* ENTRIES SUPPLIED *
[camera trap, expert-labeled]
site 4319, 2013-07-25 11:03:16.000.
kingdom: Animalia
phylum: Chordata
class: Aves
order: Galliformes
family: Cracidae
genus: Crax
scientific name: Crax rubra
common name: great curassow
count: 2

* YOUR GOAL *
Beginning with the line in which "phylum: Chordata" appears, print each remaining line of the listing exactly, the last line included.

* FINAL ANSWER *
phylum: Chordata
class: Aves
order: Galliformes
family: Cracidae
genus: Crax
scientific name: Crax rubra
common name: great curassow
count: 2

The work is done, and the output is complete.